### Textauszug
○ ○ ○ ○ ○

Was mir aber wirklich gut gefällt am Ultra ist das Touchpad auf der Rückseite. Hersteller Blackview nennt das „Backscreen Navigation“. Mich wundert, dass nicht schon mehr Smartphone-Bauer auf diese genial-einfache Idee gekommen sind. Schließlich hat man eh dauernd Finger auf der Rückseite seines Telefons, warum also nicht damit auch Wischgesten ausführen? Genau das kann man mit dem Touchpad des Ultras machen: Webseiten oder Texte scrollen oder mit Wischgesten den Desktop durchblättern oder Funktionen aufrufen.
Telefonieren klappt mit dem Ultra ganz gut, die Sprachqualität ist ordentlich. LTE gibt es nicht, was aber bei diesem Preis nicht wundert. Auch die verbauten Lautsprecher sind für diese Preisklasse ok. – ich habe da schon schlechtere Smartphone-Speaker gehört.
Nützliche Add-Ons im Lieferumfang
In der Verpackung des Ultra findet sich neben Quickstart und einem Ladestecker von etwas zweifelhafter Qualität auch Kopfhörer, und sogar eine passende transparante Hülle für das Telefon (Bumper-Case) sowie eine passende Bildschirmfolie. Ist der Bumper angebracht, reagiert das rückseitige Touchpad allerdings nicht mehr spontan. Wer den Bumper anbringt, muss also auf die praktische Backscreen-Navigation mit dem Zeigefinger verzichten.

○ ○ ○ ○ ○

### Bereitgestelltes Material

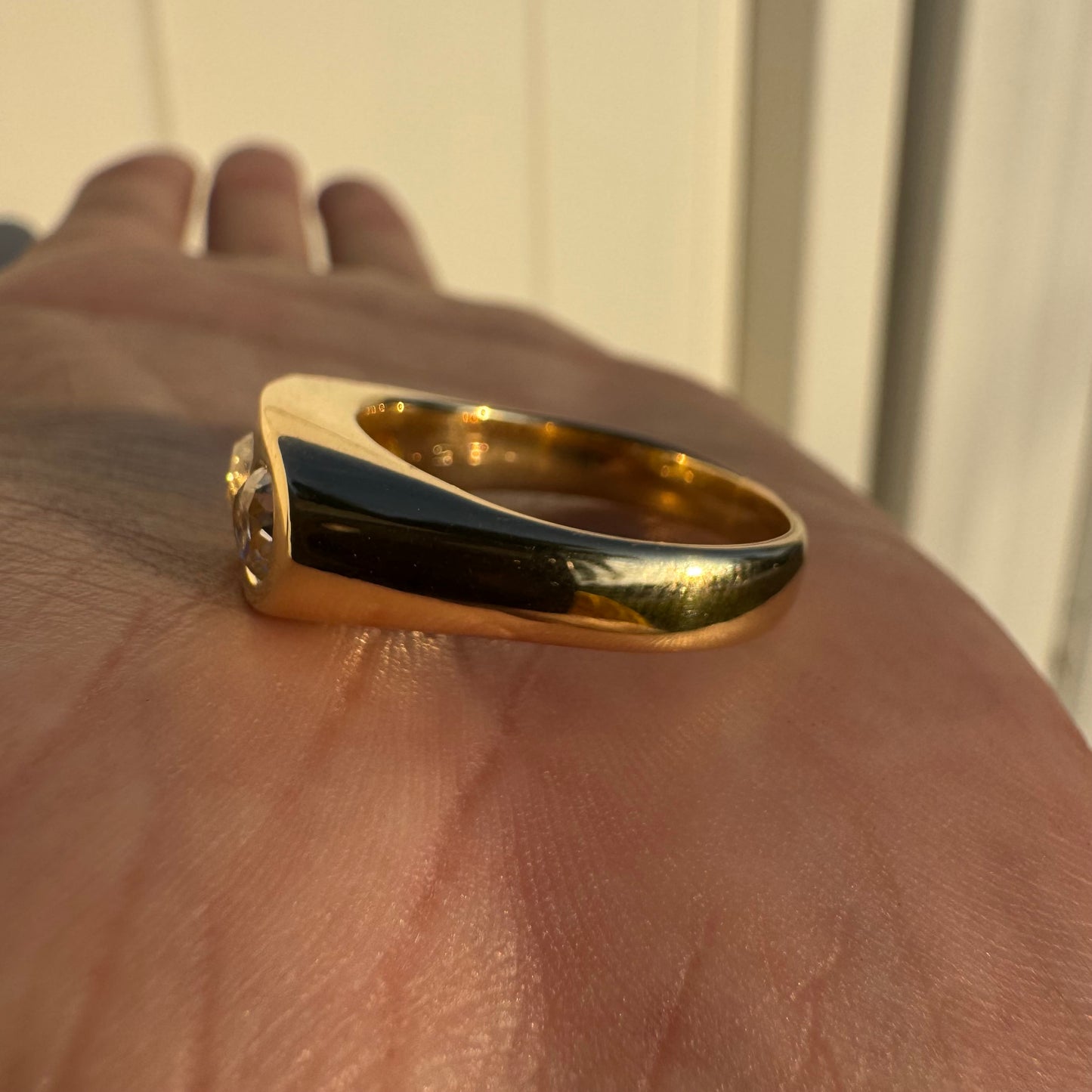 Vintage Solid 18k Yellow Gold 1.5ctw Natural Old Mine Cut Diamond Trilogy Ring (11)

○ ○ ○ ○ ○

### Aufgabenstellung
Gib aus dem Textauszug über das Blackview Ultra wortgetreu die Stelle wieder, die mit „Telefonieren klappt mit“ beginnt und bis einschließlich „dem Zeigefinger verzichten.“ reicht.

### Lösung
Telefonieren klappt mit dem Ultra ganz gut, die Sprachqualität ist ordentlich. LTE gibt es nicht, was aber bei diesem Preis nicht wundert. Auch die verbauten Lautsprecher sind für diese Preisklasse ok. – ich habe da schon schlechtere Smartphone-Speaker gehört.
Nützliche Add-Ons im Lieferumfang
In der Verpackung des Ultra findet sich neben Quickstart und einem Ladestecker von etwas zweifelhafter Qualität auch Kopfhörer, und sogar eine passende transparante Hülle für das Telefon (Bumper-Case) sowie eine passende Bildschirmfolie. Ist der Bumper angebracht, reagiert das rückseitige Touchpad allerdings nicht mehr spontan. Wer den Bumper anbringt, muss also auf die praktische Backscreen-Navigation mit dem Zeigefinger verzichten.